One night I had a dream that I had been kidnapped and my legs were tied together. I woke up and our cat (fixed) was humping my legs. We now sleep with the bedroom door shut.
Also, the “thump” of a body on the floor, followed a few seconds later by the screaming of a 6 year old who insisted on sleeping in the top bunk even though there was nobody on the bottom.
This was not me - well it was, but I was the one blowing the trumpet at my sister who was notoriously hard to wake. I have never seen her move that fast in my life.
A hot air balloon flaying about 30’ from our window trying to land on the street. The roar of the burner took me a long time to figure out what it was till the whole balloon appeared in front of the window, forcing me bolt-upright.
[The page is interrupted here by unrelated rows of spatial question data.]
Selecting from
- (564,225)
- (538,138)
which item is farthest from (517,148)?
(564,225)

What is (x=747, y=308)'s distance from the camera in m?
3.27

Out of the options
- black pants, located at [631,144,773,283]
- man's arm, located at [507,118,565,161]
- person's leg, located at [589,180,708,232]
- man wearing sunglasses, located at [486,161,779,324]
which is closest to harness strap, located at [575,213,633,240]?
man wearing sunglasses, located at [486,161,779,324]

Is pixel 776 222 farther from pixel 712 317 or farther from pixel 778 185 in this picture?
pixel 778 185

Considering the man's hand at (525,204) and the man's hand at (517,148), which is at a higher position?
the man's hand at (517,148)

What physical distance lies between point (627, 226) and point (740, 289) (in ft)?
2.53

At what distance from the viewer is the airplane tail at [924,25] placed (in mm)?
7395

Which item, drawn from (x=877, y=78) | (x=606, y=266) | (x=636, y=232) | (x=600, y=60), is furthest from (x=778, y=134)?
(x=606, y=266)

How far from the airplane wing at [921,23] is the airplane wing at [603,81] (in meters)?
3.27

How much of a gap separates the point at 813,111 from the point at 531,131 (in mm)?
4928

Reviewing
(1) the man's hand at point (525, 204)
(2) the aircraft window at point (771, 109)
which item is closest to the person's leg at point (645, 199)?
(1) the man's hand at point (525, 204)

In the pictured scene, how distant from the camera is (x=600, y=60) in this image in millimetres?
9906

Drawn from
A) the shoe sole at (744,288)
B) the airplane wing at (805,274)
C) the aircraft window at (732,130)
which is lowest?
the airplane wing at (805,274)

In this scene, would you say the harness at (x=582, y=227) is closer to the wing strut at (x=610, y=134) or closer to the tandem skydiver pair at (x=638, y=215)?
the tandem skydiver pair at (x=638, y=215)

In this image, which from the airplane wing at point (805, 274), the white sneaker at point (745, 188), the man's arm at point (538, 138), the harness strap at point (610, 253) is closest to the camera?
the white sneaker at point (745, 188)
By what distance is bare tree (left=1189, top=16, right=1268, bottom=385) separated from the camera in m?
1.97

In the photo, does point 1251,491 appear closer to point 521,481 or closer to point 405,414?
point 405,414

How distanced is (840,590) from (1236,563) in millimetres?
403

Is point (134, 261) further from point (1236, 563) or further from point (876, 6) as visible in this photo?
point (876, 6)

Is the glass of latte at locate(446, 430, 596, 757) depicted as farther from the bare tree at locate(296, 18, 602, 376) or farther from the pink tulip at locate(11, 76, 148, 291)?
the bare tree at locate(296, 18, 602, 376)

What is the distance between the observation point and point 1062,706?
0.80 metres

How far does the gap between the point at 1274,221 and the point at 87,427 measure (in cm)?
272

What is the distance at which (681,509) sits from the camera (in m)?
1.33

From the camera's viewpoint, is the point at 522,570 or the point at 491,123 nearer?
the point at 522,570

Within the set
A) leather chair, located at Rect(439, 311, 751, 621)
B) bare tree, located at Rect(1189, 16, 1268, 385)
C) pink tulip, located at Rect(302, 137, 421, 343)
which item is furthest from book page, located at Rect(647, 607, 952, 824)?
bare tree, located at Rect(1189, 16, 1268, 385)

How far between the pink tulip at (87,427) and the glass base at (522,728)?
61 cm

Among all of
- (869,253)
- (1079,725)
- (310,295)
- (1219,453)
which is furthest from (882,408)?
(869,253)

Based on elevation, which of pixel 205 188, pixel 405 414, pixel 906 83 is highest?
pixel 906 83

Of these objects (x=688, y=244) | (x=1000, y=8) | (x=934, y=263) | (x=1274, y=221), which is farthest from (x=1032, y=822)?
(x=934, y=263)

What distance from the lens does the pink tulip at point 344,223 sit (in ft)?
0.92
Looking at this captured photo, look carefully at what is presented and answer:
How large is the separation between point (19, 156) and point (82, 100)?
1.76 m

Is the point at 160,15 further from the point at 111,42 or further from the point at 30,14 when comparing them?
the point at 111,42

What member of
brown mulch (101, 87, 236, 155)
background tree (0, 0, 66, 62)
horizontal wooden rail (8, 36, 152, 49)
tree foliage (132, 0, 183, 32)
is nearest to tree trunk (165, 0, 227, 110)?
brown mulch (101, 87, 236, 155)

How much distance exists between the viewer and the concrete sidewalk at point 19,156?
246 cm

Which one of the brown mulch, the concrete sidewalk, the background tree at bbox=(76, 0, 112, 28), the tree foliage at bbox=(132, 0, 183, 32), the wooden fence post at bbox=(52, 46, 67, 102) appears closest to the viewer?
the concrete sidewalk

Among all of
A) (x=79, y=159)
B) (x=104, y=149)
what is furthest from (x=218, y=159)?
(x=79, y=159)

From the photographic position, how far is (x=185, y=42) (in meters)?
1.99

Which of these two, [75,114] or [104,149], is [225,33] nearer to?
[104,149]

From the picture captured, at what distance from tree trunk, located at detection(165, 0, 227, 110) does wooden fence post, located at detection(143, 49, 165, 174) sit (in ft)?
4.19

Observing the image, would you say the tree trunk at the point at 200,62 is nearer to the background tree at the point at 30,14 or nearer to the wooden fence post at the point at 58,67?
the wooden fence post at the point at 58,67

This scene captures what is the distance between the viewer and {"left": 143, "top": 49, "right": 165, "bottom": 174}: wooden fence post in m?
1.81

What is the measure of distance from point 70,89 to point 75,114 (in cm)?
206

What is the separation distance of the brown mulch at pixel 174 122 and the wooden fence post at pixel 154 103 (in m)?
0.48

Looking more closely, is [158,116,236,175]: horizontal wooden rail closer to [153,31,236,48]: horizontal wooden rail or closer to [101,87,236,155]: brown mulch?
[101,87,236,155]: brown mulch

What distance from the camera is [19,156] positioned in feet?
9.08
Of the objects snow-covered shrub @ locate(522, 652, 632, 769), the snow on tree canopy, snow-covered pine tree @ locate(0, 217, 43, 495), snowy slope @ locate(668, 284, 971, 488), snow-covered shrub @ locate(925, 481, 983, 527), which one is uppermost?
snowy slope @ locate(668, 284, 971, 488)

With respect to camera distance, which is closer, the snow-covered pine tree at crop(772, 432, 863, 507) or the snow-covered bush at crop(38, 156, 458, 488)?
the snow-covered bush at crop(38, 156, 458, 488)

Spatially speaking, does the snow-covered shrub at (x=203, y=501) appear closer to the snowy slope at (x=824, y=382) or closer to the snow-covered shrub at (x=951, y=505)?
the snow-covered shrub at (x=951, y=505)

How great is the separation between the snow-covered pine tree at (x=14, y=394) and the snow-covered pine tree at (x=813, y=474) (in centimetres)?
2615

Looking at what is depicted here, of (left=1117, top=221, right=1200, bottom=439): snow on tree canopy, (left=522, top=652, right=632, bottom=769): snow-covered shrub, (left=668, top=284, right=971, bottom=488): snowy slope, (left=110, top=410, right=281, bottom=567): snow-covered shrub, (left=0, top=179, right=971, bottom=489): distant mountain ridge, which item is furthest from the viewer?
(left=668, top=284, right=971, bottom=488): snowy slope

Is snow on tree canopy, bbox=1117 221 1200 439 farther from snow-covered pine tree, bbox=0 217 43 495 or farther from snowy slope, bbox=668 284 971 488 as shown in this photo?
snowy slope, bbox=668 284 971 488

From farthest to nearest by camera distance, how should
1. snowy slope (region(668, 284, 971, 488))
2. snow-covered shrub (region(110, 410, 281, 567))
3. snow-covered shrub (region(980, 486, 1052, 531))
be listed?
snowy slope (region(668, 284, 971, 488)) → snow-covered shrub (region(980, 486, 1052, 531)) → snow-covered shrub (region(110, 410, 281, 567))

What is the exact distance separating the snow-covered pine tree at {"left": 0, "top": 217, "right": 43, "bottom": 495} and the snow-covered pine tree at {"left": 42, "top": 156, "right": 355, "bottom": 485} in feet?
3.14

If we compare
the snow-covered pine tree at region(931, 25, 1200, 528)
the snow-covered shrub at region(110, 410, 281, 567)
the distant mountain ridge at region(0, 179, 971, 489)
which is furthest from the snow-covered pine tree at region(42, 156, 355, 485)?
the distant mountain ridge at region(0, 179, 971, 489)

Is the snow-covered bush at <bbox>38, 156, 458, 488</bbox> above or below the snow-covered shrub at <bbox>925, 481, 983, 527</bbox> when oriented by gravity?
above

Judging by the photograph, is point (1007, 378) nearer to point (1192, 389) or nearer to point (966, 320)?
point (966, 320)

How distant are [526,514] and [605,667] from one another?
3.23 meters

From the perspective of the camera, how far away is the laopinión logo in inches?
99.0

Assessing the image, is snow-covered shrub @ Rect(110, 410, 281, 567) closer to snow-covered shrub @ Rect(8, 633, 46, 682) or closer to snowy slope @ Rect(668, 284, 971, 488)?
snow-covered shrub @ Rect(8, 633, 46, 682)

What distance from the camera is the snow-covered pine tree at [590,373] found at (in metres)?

I once had a fire detector that announced “Warning! Low battery!” when the batteries were getting low. I have no idea what moron designed that, because the first time it went off was at 2 am outside my bedroom door. I woke up thinking I was in a home invasion situation, because I hadn’t heard the words–just a loud, demanding voice ordering me to do something.
Also, when I first got my dog, he was pretty traumatized, having been abandoned at the animal shelter twice–the first time after the original owners had him for five years. It took him a long time to trust that he wasn’t going to be ditched again, and sometimes he’d have nightmares in which he let out the most heartbroken and lost howl you could imagine. It would yank me from sleep and leave my heart pounding, feeling like the entire world was crumbling. Fortunately, those eventually went away.
Yeah, I’ve experienced rude awakening by lightning storm in Florida.
I was just getting off to sleep when an enormous crash literally made me jump out of bed. I thought a car accident had just occurred it was so loud!
I quickly realised that the thunder that followed meant that it was only lightening, and I quickly settled back down to sleep … 30 seconds later, just as I’m dropping off - crash! and I’m jumping out of bed again!!